(Rows taken from a dataset)
• • • •

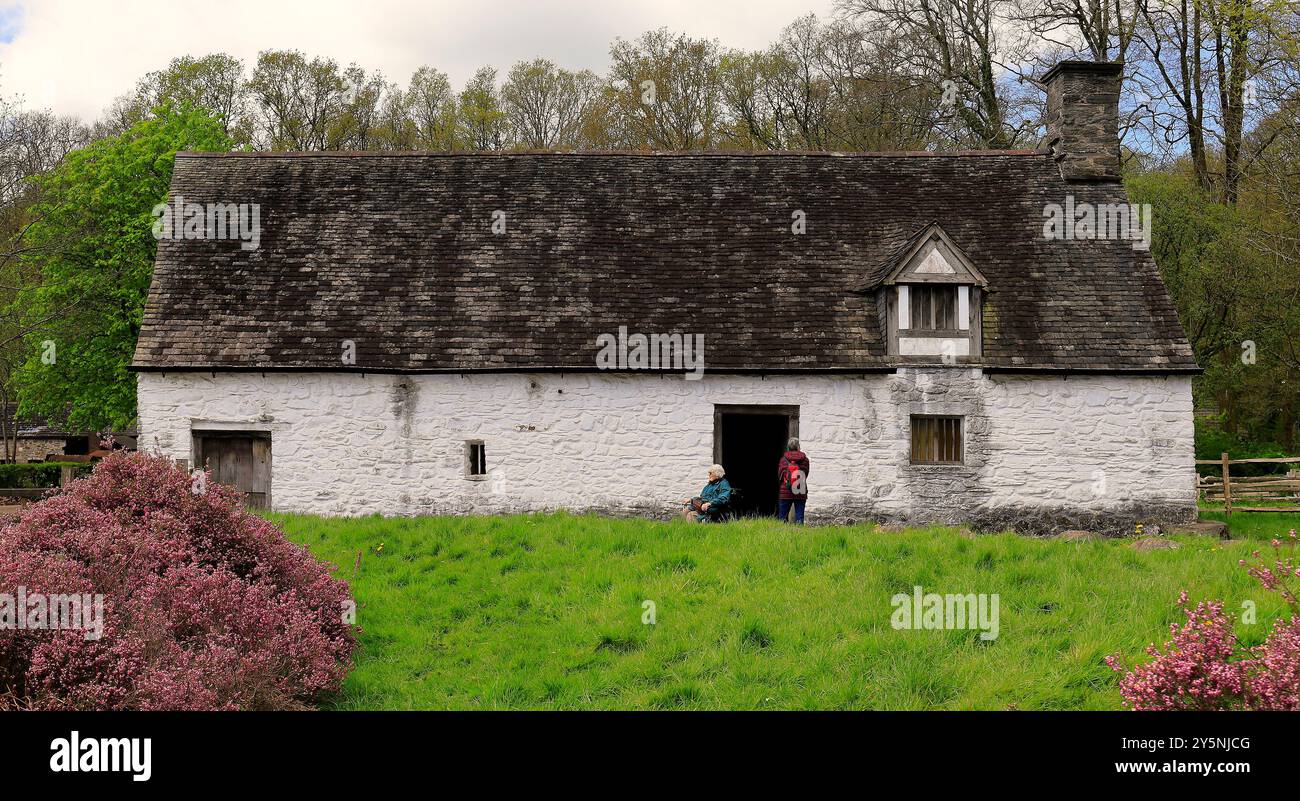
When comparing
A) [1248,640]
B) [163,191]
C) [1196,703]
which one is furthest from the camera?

• • • •

** TASK INSTRUCTIONS **
Output the item above line for line, with the picture left out.

** SOLUTION TO THIS PROBLEM **
When comparing
A) [1248,640]
B) [163,191]
C) [1196,703]
which one is furthest from the camera?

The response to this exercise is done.